Excellent question, which had not occurred to me. Can the argument be refined to establish upper or lower bounds, or better still exact values, for the (maximum) distance travelled? [Memo to self: if in a hurry, do not accept lifts in vehicles designed by anyone called Deventer, Somsky, etc.] WFL On 7/9/15, Warren D Smith <warren.wds@gmail.com> wrote:
Oskar Deventer in his video remarks he can make Somsky gears with 1 sun and 4 planets, and also says Somsky showed one can make 1 sun and 6 planets.
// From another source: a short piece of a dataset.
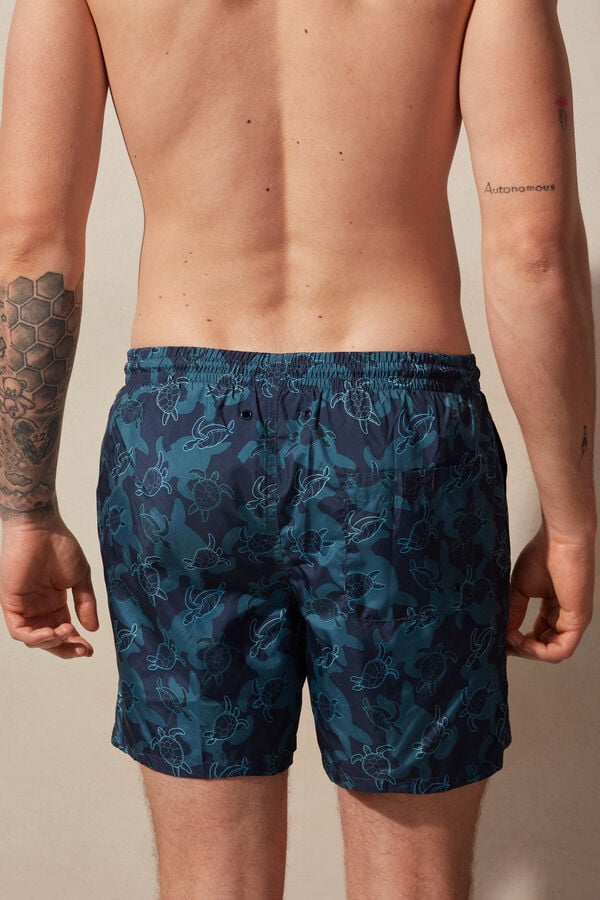 Intimssimi Turtle Print Swim Trunks Blue | MUSFT44451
I point out that it is possible to make Somsky gears with 1 sun and 2N planets for ANY value of N>0, and in a countably infinite number of ways for each N. Begin with a symmetric centered sun and all planets of equal size. This is trivial to do for any value of N. Now perform a "geometric inversion" transformation http://mathworld.wolfram.com/Inversion.html https://en.wikipedia.org/wiki/Inversive_geometry to the whole configuration, causing the gear radii to become all unequal and making it unsymmetric. However if all the radii originally were rational and the coordinates of the gear centers ditto, and ditto for all the parameters of the inversive transformation (which we of course can easily assure; there is a dense infinite set of rational-coordinate points on the standard unit circle corresponding to pythagorean triples) then all that will still be true post-transformation. And note inversions map circles to circles. And then by scale-up by the LCM of the denominators we can make all radii be integer, hence result will work as Somsky gears for a limited but nonzero travel distance. QED.